She leaves the house she shares with Sawers in Maidenhead at dawn and heads for the water at Eton Dorney, where the Olympic events will be held, or Bisham Abbey.

"I normally go home for a second breakfast before going back for another session. Then it's lunch and a quick power-nap before meetings with the physios and team psychologists. I sometimes go for a run and I have a gym session around tea-time."

"I really like being outside, even when it is freezing cold early in the morning. It is so exciting. I'm much better at racing than I am at ball games because I don't really have that sort of co-ordination for hitting things."

Cawthorn was at the Beijing Olympics but as an onlooker taking part in the British Olympic Association programme Olympic Ambitions, which gives prospective participants a taste of the Games experience.

Her boyfriend John Schofield is also a British Olympic canoeist with 2012 aspirations. "The sport more or less dominates my life," says Cawthorn. "I've never really done anything else apart from teaching a bit of swimming.

....

Work to be completed >>
According to the profile of Cawthorn, what programme was she taking part in when she attended the Beijing Olympics? The material is not required.

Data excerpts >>
....

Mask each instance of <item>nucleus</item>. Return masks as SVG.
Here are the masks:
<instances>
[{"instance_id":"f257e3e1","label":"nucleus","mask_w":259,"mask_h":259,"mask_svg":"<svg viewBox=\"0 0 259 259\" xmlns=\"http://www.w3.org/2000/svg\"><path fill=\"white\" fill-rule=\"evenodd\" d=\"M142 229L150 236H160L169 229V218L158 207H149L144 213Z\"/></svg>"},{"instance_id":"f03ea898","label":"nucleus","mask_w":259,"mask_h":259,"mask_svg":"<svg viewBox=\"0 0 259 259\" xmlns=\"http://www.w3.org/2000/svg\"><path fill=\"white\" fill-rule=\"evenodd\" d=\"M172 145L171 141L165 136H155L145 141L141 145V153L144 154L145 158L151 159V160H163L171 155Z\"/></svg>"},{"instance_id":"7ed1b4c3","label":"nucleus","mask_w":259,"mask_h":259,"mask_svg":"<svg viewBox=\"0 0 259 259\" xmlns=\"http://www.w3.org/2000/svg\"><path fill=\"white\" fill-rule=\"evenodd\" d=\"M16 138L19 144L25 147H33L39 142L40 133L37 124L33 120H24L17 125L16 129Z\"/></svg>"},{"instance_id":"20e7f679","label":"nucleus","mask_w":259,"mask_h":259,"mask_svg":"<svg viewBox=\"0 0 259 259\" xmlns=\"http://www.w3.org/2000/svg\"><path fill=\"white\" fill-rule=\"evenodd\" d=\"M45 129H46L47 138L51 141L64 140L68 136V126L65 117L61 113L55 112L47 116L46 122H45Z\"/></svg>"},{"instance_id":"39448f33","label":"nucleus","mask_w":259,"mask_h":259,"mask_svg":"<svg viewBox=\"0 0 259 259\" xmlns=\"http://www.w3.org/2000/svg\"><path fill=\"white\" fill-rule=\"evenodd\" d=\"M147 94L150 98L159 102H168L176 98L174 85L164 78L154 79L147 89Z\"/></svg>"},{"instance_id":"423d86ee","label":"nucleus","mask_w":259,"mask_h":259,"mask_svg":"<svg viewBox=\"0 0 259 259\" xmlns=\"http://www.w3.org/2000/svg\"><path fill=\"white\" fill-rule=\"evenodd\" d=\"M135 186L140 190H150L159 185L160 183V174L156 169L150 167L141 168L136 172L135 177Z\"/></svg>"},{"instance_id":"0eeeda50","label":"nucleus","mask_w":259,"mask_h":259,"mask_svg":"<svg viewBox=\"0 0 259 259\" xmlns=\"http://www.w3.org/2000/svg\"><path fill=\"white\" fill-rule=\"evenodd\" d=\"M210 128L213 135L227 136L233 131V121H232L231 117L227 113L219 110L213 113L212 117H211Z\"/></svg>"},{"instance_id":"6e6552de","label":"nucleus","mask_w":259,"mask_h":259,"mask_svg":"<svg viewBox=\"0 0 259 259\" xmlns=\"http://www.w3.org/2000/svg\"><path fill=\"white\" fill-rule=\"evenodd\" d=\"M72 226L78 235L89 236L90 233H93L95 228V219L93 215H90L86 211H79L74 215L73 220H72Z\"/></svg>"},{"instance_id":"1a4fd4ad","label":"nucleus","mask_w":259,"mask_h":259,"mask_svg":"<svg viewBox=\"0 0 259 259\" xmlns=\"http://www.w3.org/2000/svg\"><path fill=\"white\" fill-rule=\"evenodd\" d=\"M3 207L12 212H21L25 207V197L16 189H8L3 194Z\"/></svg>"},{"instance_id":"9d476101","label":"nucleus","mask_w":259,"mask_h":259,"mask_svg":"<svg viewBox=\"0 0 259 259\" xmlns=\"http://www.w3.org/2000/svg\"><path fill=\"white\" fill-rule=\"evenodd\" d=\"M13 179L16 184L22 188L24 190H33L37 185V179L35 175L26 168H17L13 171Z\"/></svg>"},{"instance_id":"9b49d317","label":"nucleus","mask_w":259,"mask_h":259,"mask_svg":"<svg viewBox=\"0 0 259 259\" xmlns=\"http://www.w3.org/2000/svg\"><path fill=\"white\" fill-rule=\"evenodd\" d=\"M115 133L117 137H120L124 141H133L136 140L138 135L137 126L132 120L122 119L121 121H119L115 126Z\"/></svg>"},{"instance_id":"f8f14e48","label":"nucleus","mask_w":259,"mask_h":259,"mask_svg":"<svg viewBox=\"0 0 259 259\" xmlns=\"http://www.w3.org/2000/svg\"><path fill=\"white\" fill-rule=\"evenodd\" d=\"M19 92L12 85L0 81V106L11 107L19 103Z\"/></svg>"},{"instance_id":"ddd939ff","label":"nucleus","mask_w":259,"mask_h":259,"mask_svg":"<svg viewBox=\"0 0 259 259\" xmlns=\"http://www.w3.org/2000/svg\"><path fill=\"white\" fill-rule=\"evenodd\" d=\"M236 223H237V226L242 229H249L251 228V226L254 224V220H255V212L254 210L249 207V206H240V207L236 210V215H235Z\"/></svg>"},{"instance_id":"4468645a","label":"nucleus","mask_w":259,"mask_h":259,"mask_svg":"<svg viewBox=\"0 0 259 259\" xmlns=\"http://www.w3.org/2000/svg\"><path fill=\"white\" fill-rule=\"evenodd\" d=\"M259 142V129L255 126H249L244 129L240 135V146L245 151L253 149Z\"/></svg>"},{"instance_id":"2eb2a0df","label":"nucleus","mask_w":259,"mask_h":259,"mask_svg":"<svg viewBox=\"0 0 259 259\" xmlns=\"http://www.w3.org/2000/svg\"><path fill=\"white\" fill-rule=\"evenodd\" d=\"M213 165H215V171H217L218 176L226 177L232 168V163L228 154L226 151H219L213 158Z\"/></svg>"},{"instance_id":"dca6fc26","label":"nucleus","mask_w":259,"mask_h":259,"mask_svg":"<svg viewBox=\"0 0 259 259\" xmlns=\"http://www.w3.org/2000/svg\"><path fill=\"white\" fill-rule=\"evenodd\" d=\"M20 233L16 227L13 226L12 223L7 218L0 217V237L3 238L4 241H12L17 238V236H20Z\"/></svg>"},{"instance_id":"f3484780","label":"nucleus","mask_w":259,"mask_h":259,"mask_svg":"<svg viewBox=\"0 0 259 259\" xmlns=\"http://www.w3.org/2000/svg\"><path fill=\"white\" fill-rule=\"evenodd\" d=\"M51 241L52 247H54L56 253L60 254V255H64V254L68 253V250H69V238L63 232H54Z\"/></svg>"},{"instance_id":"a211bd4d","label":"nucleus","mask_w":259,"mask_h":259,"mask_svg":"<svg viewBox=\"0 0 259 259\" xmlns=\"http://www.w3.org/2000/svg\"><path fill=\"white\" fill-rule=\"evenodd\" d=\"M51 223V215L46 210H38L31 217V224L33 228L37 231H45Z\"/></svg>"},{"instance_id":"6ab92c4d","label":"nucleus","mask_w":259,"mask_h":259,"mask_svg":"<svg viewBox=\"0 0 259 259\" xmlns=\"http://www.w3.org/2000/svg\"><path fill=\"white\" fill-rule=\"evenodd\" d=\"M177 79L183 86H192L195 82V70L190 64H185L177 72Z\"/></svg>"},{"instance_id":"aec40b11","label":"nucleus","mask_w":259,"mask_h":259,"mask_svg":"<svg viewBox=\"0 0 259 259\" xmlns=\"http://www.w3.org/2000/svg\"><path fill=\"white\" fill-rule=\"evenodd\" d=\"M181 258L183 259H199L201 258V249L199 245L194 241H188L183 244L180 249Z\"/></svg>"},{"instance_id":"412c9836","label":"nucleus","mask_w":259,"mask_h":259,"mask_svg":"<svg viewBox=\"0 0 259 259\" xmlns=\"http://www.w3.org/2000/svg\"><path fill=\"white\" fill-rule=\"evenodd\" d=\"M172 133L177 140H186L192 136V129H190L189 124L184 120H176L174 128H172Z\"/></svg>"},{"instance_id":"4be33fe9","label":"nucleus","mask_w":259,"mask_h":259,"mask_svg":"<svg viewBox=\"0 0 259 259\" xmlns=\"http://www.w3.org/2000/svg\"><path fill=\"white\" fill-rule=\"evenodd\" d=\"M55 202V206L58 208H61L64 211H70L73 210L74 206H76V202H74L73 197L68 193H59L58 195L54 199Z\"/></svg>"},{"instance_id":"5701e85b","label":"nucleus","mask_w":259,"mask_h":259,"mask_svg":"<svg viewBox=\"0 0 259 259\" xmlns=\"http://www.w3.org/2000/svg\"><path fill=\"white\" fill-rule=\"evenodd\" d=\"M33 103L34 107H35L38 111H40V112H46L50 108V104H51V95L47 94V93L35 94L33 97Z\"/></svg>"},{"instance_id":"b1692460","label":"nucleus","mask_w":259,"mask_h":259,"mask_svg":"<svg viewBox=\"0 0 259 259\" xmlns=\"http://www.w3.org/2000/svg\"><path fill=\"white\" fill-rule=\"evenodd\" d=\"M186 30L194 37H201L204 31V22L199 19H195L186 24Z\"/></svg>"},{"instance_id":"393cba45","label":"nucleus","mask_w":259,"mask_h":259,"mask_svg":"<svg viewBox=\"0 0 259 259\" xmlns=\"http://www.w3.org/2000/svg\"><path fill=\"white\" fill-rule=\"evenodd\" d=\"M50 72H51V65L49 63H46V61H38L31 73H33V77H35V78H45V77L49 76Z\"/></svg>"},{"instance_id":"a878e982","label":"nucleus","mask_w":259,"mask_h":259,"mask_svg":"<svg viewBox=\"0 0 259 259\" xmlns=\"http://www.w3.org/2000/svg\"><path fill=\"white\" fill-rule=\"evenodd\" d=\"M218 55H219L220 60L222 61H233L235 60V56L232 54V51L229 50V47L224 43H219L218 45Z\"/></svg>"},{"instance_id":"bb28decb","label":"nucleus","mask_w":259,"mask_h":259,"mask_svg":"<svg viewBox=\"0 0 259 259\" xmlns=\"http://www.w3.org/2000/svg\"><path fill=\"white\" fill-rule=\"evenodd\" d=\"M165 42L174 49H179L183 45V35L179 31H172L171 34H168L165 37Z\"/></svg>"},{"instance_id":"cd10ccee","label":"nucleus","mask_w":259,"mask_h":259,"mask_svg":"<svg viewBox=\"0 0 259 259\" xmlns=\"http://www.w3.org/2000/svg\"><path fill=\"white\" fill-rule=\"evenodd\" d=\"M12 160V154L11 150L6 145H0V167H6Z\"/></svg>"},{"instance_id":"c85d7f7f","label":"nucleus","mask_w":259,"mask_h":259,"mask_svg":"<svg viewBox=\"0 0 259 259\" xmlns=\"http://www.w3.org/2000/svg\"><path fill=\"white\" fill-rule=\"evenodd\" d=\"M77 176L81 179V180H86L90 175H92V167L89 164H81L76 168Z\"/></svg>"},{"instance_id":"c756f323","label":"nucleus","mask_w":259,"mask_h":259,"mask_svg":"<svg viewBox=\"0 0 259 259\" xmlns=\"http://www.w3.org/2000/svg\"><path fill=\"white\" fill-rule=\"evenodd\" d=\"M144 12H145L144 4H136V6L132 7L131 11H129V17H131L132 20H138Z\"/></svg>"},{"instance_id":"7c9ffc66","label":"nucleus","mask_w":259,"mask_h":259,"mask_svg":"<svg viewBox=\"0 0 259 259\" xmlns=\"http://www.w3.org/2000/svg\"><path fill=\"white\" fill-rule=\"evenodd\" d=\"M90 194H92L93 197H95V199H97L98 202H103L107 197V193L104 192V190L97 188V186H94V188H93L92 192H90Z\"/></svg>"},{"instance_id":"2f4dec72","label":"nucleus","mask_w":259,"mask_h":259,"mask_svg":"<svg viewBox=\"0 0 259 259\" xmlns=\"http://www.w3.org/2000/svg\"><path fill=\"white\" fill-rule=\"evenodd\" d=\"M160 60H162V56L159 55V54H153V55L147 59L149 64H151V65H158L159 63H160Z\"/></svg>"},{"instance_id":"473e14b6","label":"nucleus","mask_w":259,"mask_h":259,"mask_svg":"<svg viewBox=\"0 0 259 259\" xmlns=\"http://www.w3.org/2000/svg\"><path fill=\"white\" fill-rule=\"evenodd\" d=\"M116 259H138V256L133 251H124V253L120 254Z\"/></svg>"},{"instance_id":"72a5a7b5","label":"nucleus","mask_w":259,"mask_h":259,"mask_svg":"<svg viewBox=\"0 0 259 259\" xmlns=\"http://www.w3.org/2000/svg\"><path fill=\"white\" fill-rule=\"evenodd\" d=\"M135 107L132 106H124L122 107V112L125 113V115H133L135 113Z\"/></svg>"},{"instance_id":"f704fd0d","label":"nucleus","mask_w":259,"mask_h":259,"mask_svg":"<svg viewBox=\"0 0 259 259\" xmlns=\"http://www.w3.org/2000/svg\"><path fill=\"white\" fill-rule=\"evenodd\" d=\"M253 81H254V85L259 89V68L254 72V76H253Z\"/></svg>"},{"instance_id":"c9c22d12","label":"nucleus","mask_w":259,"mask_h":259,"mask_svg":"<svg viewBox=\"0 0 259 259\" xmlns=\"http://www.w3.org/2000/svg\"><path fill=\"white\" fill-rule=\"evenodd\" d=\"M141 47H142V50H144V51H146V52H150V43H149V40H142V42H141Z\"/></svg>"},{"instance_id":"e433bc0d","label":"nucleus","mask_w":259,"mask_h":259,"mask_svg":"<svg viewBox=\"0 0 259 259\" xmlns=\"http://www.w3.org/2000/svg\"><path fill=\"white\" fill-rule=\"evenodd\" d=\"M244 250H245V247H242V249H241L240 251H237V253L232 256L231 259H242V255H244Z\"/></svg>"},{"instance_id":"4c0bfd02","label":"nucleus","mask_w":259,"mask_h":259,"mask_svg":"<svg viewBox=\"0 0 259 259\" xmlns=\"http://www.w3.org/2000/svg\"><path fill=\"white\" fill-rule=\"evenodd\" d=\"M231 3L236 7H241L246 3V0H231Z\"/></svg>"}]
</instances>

....

Solution below >>
She was taking part in Olympic Ambitions, a British Olympic Association programme that gives prospective participants a taste of the Games experience.